▶ OBJECTIVE
Put every line of the records below, from the start through the line that contains "5.72 metres", into a JSON list of strings, one string per line, with blank lines omitted.

▶ RECORDS TO USE

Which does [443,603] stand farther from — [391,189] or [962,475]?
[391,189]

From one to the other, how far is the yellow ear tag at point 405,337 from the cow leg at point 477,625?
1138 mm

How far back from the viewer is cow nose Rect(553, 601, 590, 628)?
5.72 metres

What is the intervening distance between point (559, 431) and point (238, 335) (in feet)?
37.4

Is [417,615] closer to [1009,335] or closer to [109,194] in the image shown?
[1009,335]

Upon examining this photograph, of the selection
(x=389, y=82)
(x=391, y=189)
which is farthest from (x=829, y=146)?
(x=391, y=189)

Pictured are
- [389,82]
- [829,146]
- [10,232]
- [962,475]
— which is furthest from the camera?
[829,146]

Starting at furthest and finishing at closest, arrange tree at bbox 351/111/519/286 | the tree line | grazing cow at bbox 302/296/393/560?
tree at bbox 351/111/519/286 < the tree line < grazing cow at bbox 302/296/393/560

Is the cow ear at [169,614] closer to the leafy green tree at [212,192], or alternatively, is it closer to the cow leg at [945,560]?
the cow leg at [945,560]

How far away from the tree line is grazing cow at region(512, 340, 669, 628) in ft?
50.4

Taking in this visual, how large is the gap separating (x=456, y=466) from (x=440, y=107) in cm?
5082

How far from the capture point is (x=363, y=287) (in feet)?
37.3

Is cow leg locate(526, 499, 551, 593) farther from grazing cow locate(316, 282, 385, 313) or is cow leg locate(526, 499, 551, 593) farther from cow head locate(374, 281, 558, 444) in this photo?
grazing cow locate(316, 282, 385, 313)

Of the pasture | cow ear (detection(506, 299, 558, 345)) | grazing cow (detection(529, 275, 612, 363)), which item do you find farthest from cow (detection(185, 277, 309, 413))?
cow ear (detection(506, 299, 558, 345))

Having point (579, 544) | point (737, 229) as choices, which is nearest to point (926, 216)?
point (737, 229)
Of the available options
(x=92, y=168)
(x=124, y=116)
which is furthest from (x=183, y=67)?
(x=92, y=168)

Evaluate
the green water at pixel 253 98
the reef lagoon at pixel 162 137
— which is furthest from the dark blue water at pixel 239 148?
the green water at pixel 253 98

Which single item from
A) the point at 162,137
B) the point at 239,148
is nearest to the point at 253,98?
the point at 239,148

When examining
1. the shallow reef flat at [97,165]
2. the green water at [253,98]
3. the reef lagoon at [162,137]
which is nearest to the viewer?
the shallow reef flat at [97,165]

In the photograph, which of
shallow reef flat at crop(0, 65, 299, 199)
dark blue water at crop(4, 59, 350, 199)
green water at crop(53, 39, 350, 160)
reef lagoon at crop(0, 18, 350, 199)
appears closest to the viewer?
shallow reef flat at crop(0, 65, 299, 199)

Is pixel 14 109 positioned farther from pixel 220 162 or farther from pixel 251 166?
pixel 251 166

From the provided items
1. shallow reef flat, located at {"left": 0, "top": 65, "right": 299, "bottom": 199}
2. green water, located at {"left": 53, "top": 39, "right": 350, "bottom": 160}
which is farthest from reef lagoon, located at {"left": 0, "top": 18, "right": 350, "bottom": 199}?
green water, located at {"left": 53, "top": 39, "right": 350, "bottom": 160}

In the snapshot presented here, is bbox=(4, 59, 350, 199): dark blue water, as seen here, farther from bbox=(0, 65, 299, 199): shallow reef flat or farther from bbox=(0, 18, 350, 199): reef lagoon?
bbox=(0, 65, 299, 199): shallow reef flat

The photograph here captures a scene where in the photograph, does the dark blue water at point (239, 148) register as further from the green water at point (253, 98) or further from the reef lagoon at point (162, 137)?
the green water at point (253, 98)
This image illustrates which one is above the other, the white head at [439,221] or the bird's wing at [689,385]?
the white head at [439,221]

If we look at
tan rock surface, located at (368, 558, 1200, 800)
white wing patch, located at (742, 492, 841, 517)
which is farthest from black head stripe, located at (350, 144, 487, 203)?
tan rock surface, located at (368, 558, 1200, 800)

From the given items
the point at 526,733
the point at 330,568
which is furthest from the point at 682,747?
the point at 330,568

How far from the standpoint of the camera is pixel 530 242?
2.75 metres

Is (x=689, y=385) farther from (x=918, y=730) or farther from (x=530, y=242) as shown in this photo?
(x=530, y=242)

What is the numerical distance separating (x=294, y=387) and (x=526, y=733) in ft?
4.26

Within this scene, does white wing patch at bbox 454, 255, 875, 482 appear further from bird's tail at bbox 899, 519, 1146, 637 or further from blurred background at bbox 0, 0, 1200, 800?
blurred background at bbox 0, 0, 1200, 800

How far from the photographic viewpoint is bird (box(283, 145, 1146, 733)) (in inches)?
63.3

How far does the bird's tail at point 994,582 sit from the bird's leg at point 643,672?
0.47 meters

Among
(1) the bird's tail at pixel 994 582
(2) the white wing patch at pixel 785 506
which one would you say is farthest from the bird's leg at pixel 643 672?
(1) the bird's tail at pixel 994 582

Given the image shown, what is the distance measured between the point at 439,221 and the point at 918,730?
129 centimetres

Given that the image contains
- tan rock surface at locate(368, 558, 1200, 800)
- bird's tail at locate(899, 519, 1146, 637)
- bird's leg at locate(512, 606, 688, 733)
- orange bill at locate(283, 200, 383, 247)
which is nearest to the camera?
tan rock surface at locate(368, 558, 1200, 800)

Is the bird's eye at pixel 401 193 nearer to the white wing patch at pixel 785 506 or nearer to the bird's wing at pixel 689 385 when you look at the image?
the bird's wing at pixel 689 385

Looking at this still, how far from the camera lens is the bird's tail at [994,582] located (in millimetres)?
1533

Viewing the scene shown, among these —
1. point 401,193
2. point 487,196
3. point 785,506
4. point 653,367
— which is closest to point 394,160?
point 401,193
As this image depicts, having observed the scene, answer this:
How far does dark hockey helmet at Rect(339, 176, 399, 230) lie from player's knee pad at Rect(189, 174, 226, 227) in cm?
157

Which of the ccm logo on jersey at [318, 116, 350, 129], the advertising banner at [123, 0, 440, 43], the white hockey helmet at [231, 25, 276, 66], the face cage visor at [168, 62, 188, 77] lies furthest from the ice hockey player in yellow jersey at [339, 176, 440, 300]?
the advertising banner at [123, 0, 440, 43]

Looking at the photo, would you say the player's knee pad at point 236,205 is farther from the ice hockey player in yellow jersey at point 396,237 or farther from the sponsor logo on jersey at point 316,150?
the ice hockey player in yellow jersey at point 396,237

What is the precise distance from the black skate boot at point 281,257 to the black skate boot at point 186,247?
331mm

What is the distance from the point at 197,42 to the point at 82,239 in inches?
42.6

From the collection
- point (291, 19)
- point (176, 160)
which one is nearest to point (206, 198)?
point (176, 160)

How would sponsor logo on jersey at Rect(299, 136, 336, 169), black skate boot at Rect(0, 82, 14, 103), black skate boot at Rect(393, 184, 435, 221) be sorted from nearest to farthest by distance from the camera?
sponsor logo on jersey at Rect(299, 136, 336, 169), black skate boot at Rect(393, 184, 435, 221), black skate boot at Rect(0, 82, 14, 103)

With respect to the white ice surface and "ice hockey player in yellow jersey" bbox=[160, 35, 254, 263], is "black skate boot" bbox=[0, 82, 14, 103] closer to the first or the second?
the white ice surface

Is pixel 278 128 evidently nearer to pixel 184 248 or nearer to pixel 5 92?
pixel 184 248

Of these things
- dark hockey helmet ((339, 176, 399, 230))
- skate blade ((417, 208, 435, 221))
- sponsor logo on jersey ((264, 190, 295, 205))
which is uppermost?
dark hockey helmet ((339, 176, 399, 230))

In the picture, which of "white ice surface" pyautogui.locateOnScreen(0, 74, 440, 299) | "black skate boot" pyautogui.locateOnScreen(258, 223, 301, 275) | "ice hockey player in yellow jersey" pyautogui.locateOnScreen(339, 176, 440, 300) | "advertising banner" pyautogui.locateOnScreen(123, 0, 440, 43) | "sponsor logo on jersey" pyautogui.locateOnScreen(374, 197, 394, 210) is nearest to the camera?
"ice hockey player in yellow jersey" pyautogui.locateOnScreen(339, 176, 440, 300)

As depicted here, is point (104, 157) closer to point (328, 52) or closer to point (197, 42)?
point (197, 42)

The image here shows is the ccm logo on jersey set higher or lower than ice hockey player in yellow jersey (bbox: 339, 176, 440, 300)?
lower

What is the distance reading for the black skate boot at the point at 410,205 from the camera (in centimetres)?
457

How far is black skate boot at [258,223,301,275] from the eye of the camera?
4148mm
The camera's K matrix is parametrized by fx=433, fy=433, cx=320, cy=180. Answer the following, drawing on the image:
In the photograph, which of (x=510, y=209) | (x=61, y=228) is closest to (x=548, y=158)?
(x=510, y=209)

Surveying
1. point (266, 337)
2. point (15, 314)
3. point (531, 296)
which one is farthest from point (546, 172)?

▶ WRITTEN RESPONSE
[
  "Which does [443,603] stand farther from — [391,189] or [962,475]?",
  "[391,189]",
  "From one to the other, how far is the yellow ear tag at point 405,337 from the cow leg at point 477,625?",
  "1138 mm",
  "How far back from the viewer is cow nose Rect(553, 601, 590, 628)?",
  "5.72 metres"
]